For somebody who says she is pro-union, public school assistant principal Bhavini Bhakta certainly has her union worried.
She is one of the plaintiffs in Bain v. California Teachers Association, a lawsuit that could end the ability of public-sector unions to force workers like her to support its political activities. It is one of three cases vying for the Supreme Court’s attention that could be a serious blow to public-sector unions.
“I would like to see CTA reformed so that it actually represents us. I do believe in labor unions,” Bhakta, a registered Democrat, told the Washington Examiner. “I just don’t believe that what we have now works at all.”
Under California law, unions can charge teachers for expenses related to collective bargaining as well as the unions’ political activities, regardless of whether the teachers support that political spending. Bain v. CTA argues that the political fees are unconstitutional under the First Amendment and dissenting teachers such as Bhakta shouldn’t have to pay for them. Private-sector union workers already have the right to opt out of those fees under the Supreme Court’s 1988 Beck decision.

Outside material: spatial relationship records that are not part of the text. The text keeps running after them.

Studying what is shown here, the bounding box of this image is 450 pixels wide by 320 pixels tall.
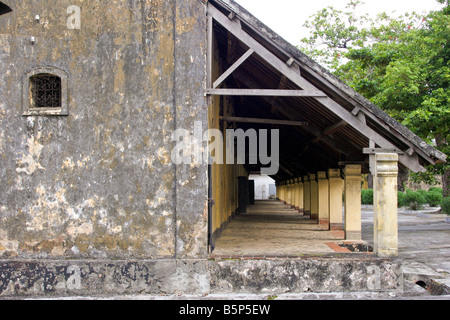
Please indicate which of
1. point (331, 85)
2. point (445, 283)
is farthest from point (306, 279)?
point (331, 85)

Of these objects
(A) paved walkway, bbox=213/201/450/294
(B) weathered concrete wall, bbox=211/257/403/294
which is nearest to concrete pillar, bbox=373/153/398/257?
(B) weathered concrete wall, bbox=211/257/403/294

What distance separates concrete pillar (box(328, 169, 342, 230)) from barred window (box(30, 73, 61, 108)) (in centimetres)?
828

Bhakti, an assistant principal at Arcadia Unified School District in Arcadia, Calif., and her co-plaintiffs, teachers April Bain and Clare Sobetski, are being represented with help from StudentsFirst, the nonprofit group founded by education reformer Michelle Rhee.
Should Bhakta and her co-plaintiffs prevail, it could be a severe financial blow to the unions, which depend on the funding to their political spending. The Supreme Court already has taken a skeptical view of these fees. In 2012’s Knox v. SEIU, it said the union could not make members pay a one-time special assessment for political spending without giving them the opportunity to opt out first.
Bain v. CTA is before the West Coast’s 9th Circuit Court of Appeals, one of the more liberal appeals courts. “We are just waiting on a date for trial arguments,” said Josh Lipshutz, the attorney for the plaintiffs. Appeals of appeals court decisions go to the Supreme Court.
“We’re not in a position to comment on the case, which we are actively litigating at the Court of Appeals,” CTA spokeswoman Claudia Briggs said.
Also vying for the Supreme Court’s attention are Yohn v. California Teachers Associationand Janus v. American Federation of State, County and Municipal Employees. Both ask if state government employees can be forced to pay so-called “security fees” to the unions that represent their workplace as a condition of employment. Such fees are common provision in public-sector union contracts. Losing them would be a severe financial blow to the unions.
The justices deadlocked 4-4 last year on a case similar to Yohn and Janus called Friedrichs v. CTA. Justice Antonin Scalia’s death prevented a tie-breaking vote, leaving the question unresolved by the court. Now that Justice Neil Gorsuch has replaced Scalia, the court may decide to take up the issue of compelled union dues again.
Bain v. CTA doesn’t go as far as the other cases, Lipshutz noted, since it doesn’t challenge the ability of the unions to charge for costs strictly relating to collective bargaining. “My clients don’t oppose being in a union,” Lipshutz said. They just want the union to focus on representing them.
The unions nevertheless fear the case. When a District Court judge ruled against the plaintiffs in 2015, CTA called it “the latest example of corporate interests reinterpreting the First Amendment to silence the collective voice of the nation’s working men and women and undermine the democratic process within unions.”
Organized labor and its allies in the Democratic Party have been bracing for a major hit to union power since Gorsuch was confirmed. “This justice is poised to cast the fifth vote to make it next to impossible for public-sector labor unions to organize,” said Tom Perez, chairman of the Democratic National Committee and former secretary of labor, in an April speech to the United Steelworkers union.
Bhakta says her local union does a good job of representing its members and negotiating with the school board. Her objection is with the leaders of the state headquarters. Bhakta was active in education policy advocacy at the state level only to find that the union was blocking reforms she supported.
She recalls one instance in which she was testifying in favor of a measure with several dozen teachers and parents. The union sent a single lobbyist who nevertheless swayed the committee. Afterward the lobbyist told Bhakta, “Teachers don’t want this bill,” ignoring that she and many of her fellow activists that day were teachers.
It was a stark contrast from her local chapter, which surveys its members regularly to decide on policy, Bahkta said. With CTA’s headquarters, however, there was “no communication whatsoever.” She decided that being forced to pay for that kind of representation wasn’t fair.
“I don’t think the idea that the union owns this [security clause] money is accurate. The union should have to earn this,” she said. “Every organization needs to cater to their members.”